Die Frau unseres Nachbarn rauchte viel, auch im Schlafzimmer neben dem Krankenbett rauchte sie ständig, und ihre Stimme war tief und kratzte in meinen Ohren. Vielleicht sitzt auch in ihrem Hals ein Krebs, dachte ich, aber ihr Krebs kommt nicht zum Zwicken, der findet vor lauter Rauch die Stimmbänder nicht.

An diesem Nachmittag oder Vormittag jedenfalls, ich weiß nicht mehr wieso, war ich auf einmal alleine mit dem Nachbarn und seinem Krebs in seinem Schlafzimmer. Er war offensichtlich eingeschlafen, denn der Block war ihm aus der Hand geglitten und der Stift zu Boden gefallen. Meine Mutter und die Nachbarin waren in die Küche gegangen, wahrscheinlich um Kaffee zu kochen. Ich sah, dass die Schublade des Nachtkästchens ein Stück weit offen war, entdeckte ein buntes Magazin, und hoffte, dass meine Nachbarn, so wie mein Cousin, vielleicht Comics sammelten. Also ging ich ganz leise zur Schublade und öffnete sie.
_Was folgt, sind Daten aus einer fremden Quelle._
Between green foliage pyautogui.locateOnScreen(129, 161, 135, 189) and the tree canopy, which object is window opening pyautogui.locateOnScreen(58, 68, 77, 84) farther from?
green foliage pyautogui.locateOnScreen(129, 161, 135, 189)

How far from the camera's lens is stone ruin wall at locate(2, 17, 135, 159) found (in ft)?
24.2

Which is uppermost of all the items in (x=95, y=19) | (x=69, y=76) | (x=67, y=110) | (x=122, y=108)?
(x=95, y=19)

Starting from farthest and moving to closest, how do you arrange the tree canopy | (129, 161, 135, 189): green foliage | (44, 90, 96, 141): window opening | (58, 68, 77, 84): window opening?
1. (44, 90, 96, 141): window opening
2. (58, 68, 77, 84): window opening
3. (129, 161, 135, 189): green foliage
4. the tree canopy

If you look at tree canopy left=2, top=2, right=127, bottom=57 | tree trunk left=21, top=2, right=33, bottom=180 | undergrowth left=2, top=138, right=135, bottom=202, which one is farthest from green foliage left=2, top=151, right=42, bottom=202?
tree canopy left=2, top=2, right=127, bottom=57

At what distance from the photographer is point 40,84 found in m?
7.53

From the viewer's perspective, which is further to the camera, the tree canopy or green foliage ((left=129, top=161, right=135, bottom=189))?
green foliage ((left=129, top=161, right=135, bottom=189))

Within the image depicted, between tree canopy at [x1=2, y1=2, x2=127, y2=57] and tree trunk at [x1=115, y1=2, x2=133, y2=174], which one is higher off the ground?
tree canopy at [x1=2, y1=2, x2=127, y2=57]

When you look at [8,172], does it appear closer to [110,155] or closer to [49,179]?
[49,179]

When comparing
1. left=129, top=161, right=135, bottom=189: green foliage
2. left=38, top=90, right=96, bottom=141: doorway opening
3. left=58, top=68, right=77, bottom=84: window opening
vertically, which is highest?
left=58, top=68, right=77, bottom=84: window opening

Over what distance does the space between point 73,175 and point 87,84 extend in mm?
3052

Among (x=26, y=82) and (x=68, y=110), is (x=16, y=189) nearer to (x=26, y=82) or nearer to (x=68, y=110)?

Im nächsten Moment hielt ich das erste Pornoheft meines Lebens in der Hand. Ich hatte nicht viel Zeit, ich hörte die Stimme meiner Mutter und die Stimme der Nachbarin zwei Zimmer weiter, sie kamen mir jetzt näher vor, außerdem konnte der Nachbar jederzeit wachgezwickt werden von seinem Krebs, also schlug ich nur eine einzige Doppelseite auf, und ich glaube, seit diesem Tag ist meine Lieblingsstellung die 69.

Wie Krebs funktioniert, weiß ich immer noch nicht.